Your task is to extract every entry that follows word for word while excluding the pictures.

^^^^^^^^

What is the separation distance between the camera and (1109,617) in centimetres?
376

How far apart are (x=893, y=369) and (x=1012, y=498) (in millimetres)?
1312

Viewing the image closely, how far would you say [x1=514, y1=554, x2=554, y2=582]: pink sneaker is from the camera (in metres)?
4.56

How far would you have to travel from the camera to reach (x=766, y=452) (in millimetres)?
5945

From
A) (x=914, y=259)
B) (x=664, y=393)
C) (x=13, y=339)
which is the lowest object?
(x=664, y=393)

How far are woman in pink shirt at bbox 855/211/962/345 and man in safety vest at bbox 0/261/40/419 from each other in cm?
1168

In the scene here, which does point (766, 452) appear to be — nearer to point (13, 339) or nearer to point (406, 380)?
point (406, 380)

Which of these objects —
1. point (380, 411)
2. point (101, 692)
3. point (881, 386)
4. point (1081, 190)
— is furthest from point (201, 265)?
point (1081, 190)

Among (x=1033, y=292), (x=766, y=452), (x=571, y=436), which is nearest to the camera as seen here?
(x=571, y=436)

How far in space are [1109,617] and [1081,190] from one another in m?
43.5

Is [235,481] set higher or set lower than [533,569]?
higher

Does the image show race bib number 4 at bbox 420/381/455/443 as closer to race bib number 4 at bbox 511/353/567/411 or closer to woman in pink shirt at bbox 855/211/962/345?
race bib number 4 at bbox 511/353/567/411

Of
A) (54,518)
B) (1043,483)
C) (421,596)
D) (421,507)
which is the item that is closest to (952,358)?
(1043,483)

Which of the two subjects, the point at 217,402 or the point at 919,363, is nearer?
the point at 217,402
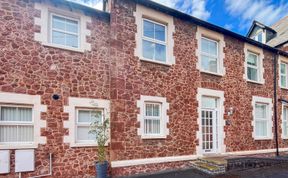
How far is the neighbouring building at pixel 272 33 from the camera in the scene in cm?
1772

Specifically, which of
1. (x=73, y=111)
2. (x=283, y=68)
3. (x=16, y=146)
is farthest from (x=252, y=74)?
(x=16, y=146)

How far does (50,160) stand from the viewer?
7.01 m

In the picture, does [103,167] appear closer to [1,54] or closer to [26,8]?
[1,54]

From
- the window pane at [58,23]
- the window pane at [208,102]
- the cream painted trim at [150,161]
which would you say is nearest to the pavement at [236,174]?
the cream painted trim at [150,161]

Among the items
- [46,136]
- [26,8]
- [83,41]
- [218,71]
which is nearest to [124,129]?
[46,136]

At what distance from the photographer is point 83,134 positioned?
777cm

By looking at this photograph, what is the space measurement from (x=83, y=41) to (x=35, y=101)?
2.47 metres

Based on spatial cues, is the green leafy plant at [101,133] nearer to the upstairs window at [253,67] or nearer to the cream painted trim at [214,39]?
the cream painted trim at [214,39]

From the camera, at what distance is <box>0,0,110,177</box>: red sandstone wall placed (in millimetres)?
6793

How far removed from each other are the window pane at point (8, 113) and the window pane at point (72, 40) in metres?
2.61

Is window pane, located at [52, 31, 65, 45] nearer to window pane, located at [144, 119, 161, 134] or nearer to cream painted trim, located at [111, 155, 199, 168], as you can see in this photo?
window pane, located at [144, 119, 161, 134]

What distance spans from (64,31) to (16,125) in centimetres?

^^^^^^^^

_EXERCISE RESULT_
What is the separation distance between the camera and (1109,617) in centimetres?
376

How far apart are (x=893, y=369) and (x=1012, y=498) (in millimetres)?
1312

Viewing the image closely, how far would you say [x1=514, y1=554, x2=554, y2=582]: pink sneaker is from the camera (in metres)?
4.56

How far would you have to travel from the camera to reach (x=766, y=452) (in millimetres)?
5945

From
A) (x=914, y=259)
B) (x=664, y=393)
C) (x=13, y=339)
which is the lowest object?
(x=664, y=393)

How far are woman in pink shirt at bbox 855/211/962/345 and man in safety vest at bbox 0/261/40/419 from each other in cm?
1168

In the scene here, which does point (766, 452) appear to be — nearer to point (13, 339) or nearer to point (406, 380)?
point (406, 380)

Which of these objects —
1. point (380, 411)
2. point (101, 692)
3. point (881, 386)
4. point (1081, 190)
— is furthest from point (201, 265)?
point (1081, 190)

Among (x=1033, y=292), (x=766, y=452), (x=571, y=436), which is nearest to the camera as seen here?
(x=571, y=436)

How far in space are [1109,617] and [1081,190] from one another in m?
43.5

Is [235,481] set higher or set lower than [533,569]?
higher

Does the image show race bib number 4 at bbox 420/381/455/443 as closer to race bib number 4 at bbox 511/353/567/411 or closer to woman in pink shirt at bbox 855/211/962/345?
race bib number 4 at bbox 511/353/567/411

Of
A) (54,518)
B) (1043,483)
C) (421,596)
D) (421,507)
which is the item that is closest to (952,358)?
(1043,483)

Which of the two subjects, the point at 217,402 or the point at 919,363, is nearer?
the point at 217,402
How far is the neighbouring building at pixel 272 33 from the camera in the scene in cm?
1772

Specifically, which of
1. (x=73, y=111)
2. (x=283, y=68)
3. (x=16, y=146)
is farthest from (x=252, y=74)?
(x=16, y=146)

How far does (50,160) stand from the viewer?
7.01 m

In the picture, does [103,167] appear closer to [1,54] or closer to [26,8]?
[1,54]

From
- the window pane at [58,23]
- the window pane at [208,102]
- the cream painted trim at [150,161]
which would you say is nearest to the pavement at [236,174]?
the cream painted trim at [150,161]

Among the items
- [46,136]
- [26,8]
- [83,41]
- [218,71]
which is nearest to [124,129]?
[46,136]

At what distance from the photographer is point 83,134 positioned?
777cm

By looking at this photograph, what is the space measurement from (x=83, y=41) to (x=35, y=101)?
2.47 metres

Based on spatial cues, is the green leafy plant at [101,133] nearer to the upstairs window at [253,67] or nearer to the cream painted trim at [214,39]?
the cream painted trim at [214,39]

From the camera, at what distance is <box>0,0,110,177</box>: red sandstone wall placed (in millimetres)?
6793

How far removed from each other are the window pane at point (8, 113) and the window pane at point (72, 40) in metres?
2.61

Is window pane, located at [52, 31, 65, 45] nearer to window pane, located at [144, 119, 161, 134] or nearer to cream painted trim, located at [111, 155, 199, 168], as you can see in this photo?
window pane, located at [144, 119, 161, 134]

What distance spans from (64,31) to (16,125) in centimetres?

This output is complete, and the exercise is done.